Computational Biosciences Program, School of Mathematics and Statistical Sciences, Arizona State University, 1711 South Rural Road, Tempe, Arizona 85287-1804, USA.
BMC Med Genet. 2012 Jan 25;13:7. doi: 10.1186/1471-2350-13-7.
The discovery of genetic associations is an important factor in the understanding of human illness to derive disease pathways. Identifying multiple interacting genetic mutations associated with disease remains challenging in studying the etiology of complex diseases. And although recently new single nucleotide polymorphisms (SNPs) at genes implicated in immune response, cholesterol/lipid metabolism, and cell membrane processes have been confirmed by genome-wide association studies (GWAS) to be associated with late-onset Alzheimer's disease (LOAD), a percentage of AD heritability continues to be unexplained. We try to find other genetic variants that may influence LOAD risk utilizing data mining methods.
Two different approaches were devised to select SNPs associated with LOAD in a publicly available GWAS data set consisting of three cohorts. In both approaches, single-locus analysis (logistic regression) was conducted to filter the data with a less conservative p-value than the Bonferroni threshold; this resulted in a subset of SNPs used next in multi-locus analysis (random forest (RF)). In the second approach, we took into account prior biological knowledge, and performed sample stratification and linkage disequilibrium (LD) in addition to logistic regression analysis to preselect loci to input into the RF classifier construction step.
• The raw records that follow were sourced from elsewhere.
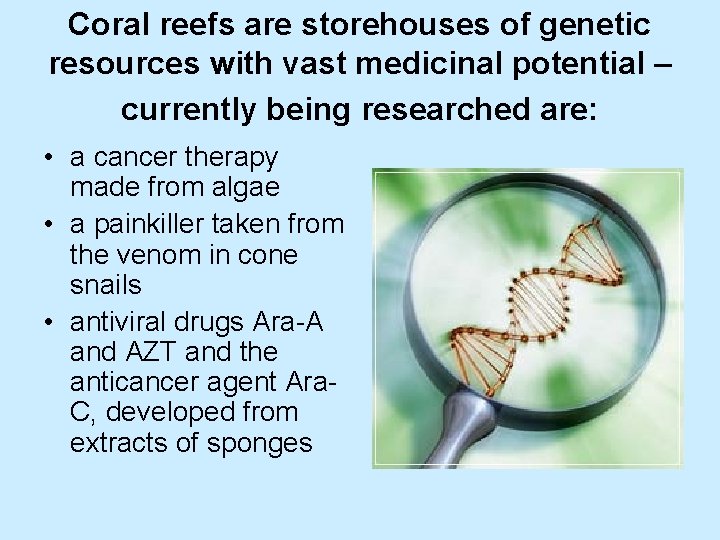 Coral reefs are storehouses of genetic resources with vast medicinal potential – currently being researched are:

• a cancer therapy made from algae
• a painkiller taken from the venom in cone snails
• antiviral drugs Ara-A and AZT and the anticancer agent Ara-C, developed from extracts of sponges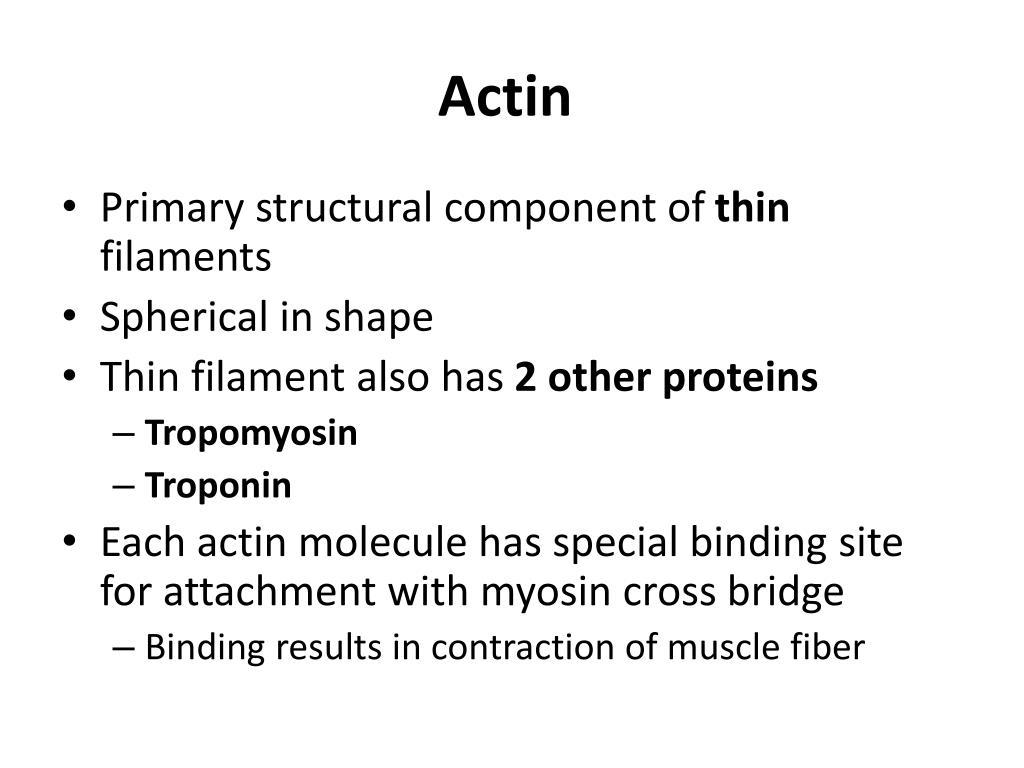 Actin

• Primary structural component of thin filaments
• Spherical in shape
• Thin filament also has 2 other proteins
– Tropomyosin
– Troponin
• Each actin molecule has special binding site for attachment with myosin cross bridge
– Binding results in contraction of muscle fiber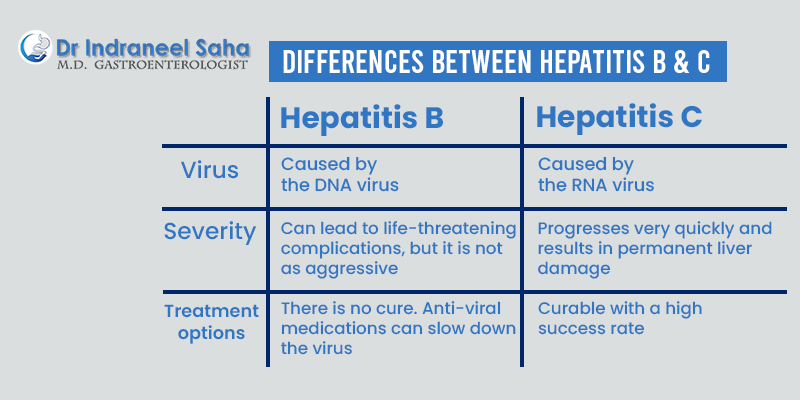 Dr Indraneel Saha
M.D. GASTROENTEROLOGIST

DIFFERENCES BETWEEN HEPATITIS B & C

| | Hepatitis B | Hepatitis C |
|---|---|---|
| Virus | Caused by the DNA virus | Caused by the RNA virus |
| Severity | Can lead to life-threatening complications, but it is not as aggressive | Progresses very quickly and results in permanent liver damage |
| Treatment options | There is no cure. Anti-viral medications can slow down the virus | Curable with a high success rate |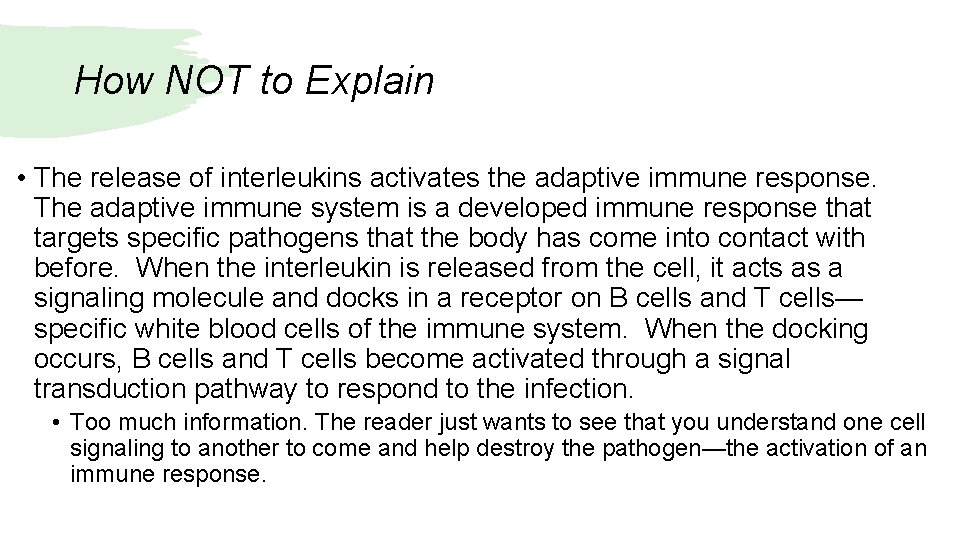 How NOT to Explain

• The release of interleukins activates the adaptive immune response. The adaptive immune system is a developed immune response that targets specific pathogens that the body has come into contact with before. When the interleukin is released from the cell, it acts as a signaling molecule and docks in a receptor on B cells and T cells—specific white blood cells of the immune system. When the docking occurs, B cells and T cells become activated through a signal transduction pathway to respond to the infection.

• Too much information. The reader just wants to see that you understand one cell signaling to another to come and help destroy the pathogen—the activation of an immune response.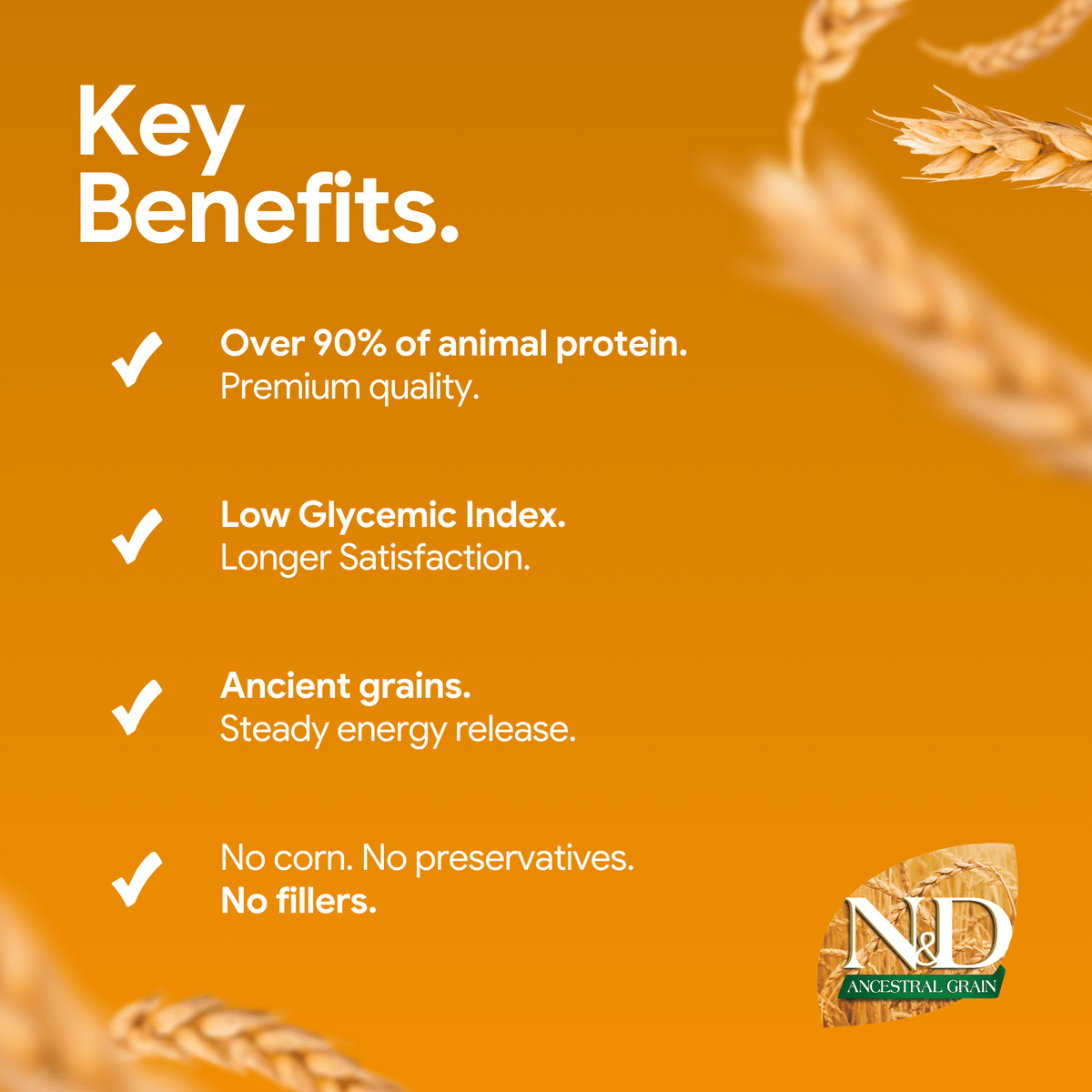 Key Benefits.

✓ Over 90% of animal protein.
Premium quality.

✓ Low Glycemic Index.
Longer Satisfaction.

✓ Ancient grains.
Steady energy release.

✓ No corn. No preservatives.
No fillers.

N&D
ANCESTRAL GRAIN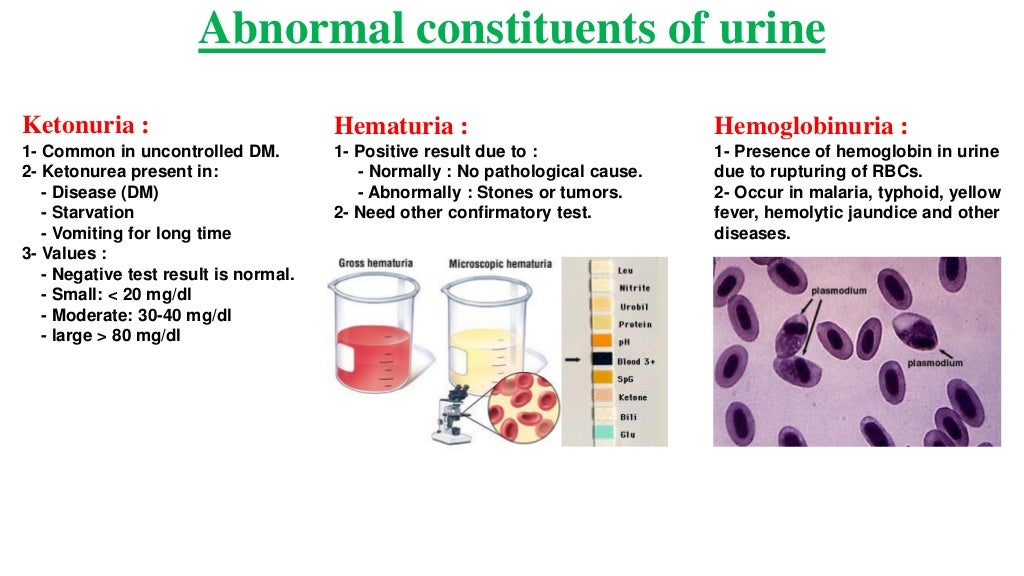 Abnormal constituents of urine

Ketonuria :
1- Common in uncontrolled DM.
2- Ketonurea present in:
- Disease (DM)
- Starvation
- Vomiting for long time
3- Values :
- Negative test result is normal.
- Small: < 20 mg/dl
- Moderate: 30-40 mg/dl
- large > 80 mg/dl

Hematuria :
1- Positive result due to :
- Normally : No pathological cause.
- Abnormally : Stones or tumors.
2- Need other confirmatory test.

Gross hematuria
Microscopic hematuria
Leu
Nitrite
Urobil
Protein
pH
Blood 3+
SpG
Ketone
Bili
Glu

Hemoglobinuria :
1- Presence of hemoglobin in urine due to rupturing of RBCs.
2- Occur in malaria, typhoid, yellow fever, hemolytic jaundice and other diseases.

plasmodium
plasmodium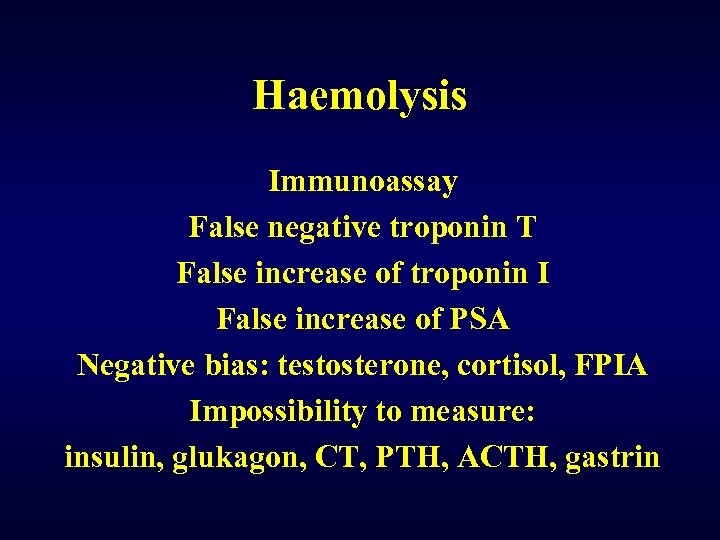 Haemolysis

Immunoassay
False negative troponin T
False increase of troponin I
False increase of PSA
Negative bias: testosterone, cortisol, FPIA
Impossibility to measure:
insulin, glukagon, CT, PTH, ACTH, gastrin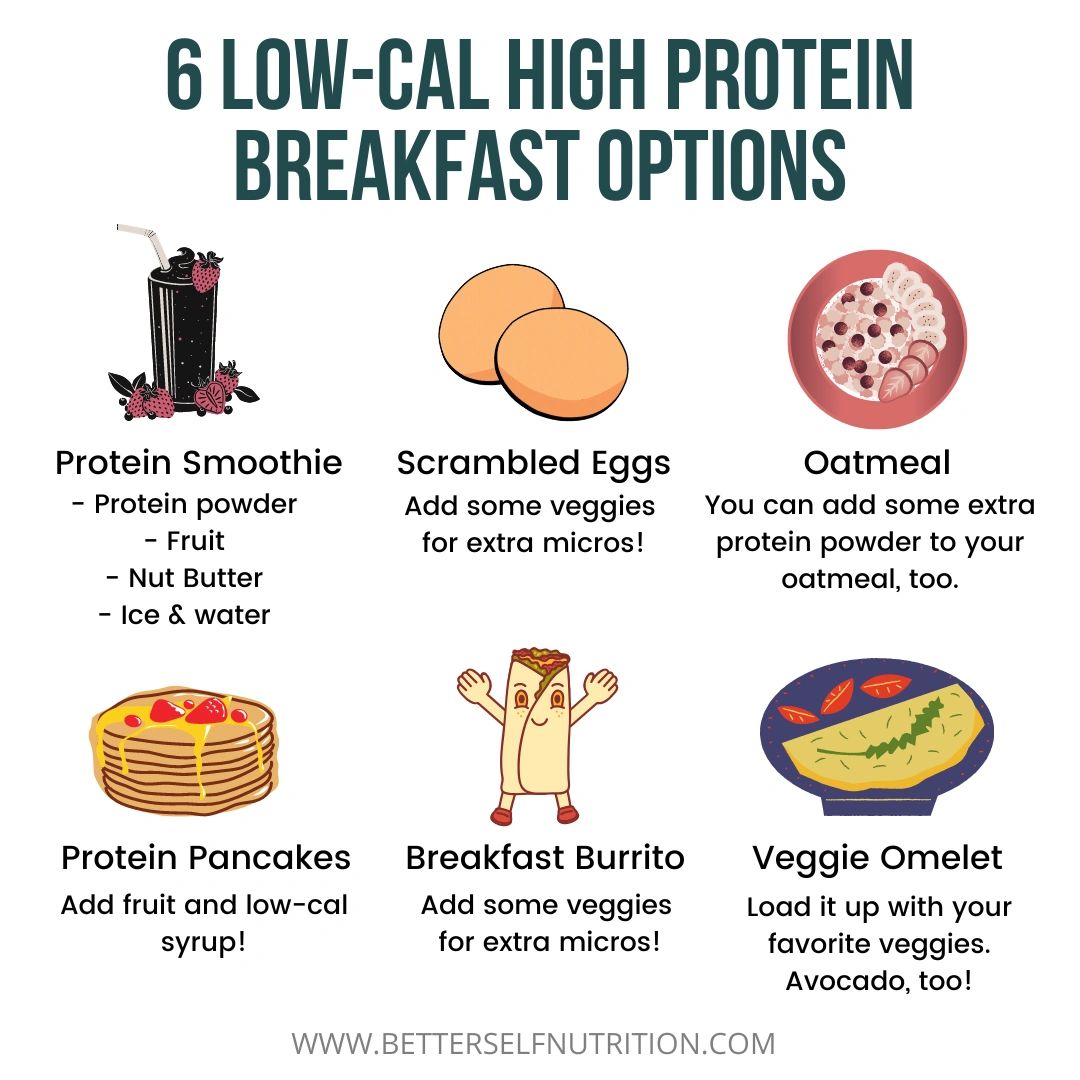 6 LOW-CAL HIGH PROTEIN BREAKFAST OPTIONS

Protein Smoothie
- Protein powder
- Fruit
- Nut Butter
- Ice & water

Scrambled Eggs
Add some veggies for extra micros!

Oatmeal
You can add some extra protein powder to your oatmeal, too.

Protein Pancakes
Add fruit and low-cal syrup!

Breakfast Burrito
Add some veggies for extra micros!

Veggie Omelet
Load it up with your favorite veggies. Avocado, too!

WWW.BETTERSELFNUTRITION.COM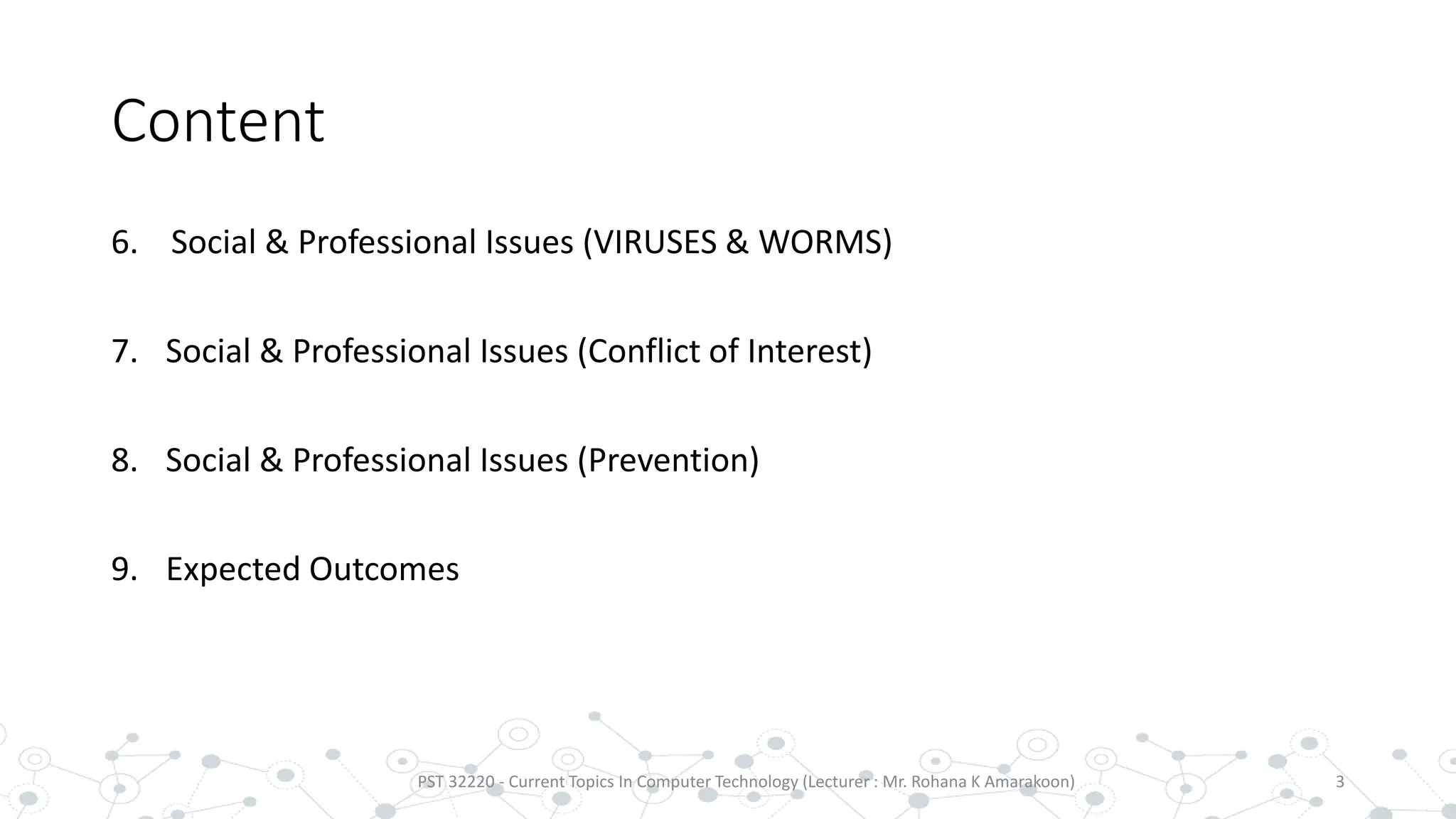 Content

6. Social & Professional Issues (VIRUSES & WORMS)

7. Social & Professional Issues (Conflict of Interest)

8. Social & Professional Issues (Prevention)

9. Expected Outcomes

PST 32220 - Current Topics In Computer Technology (Lecturer : Mr. Rohana K Amarakoon)

3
The first approach gave 199 SNPs mostly associated with genes in calcium signaling, cell adhesion, endocytosis, immune response, and synaptic function. These SNPs together with APOE and GAB2 SNPs formed a predictive subset for LOAD status with an average error of 9.8% using 10-fold cross validation (CV) in RF modeling. Nineteen variants in LD with ST5, TRPC1, ATG10, ANO3, NDUFA12, and NISCH respectively, genes linked directly or indirectly with neurobiology, were identified with the second approach. These variants were part of a model that included APOE and GAB2 SNPs to predict LOAD risk which produced a 10-fold CV average error of 17.5% in the classification modeling.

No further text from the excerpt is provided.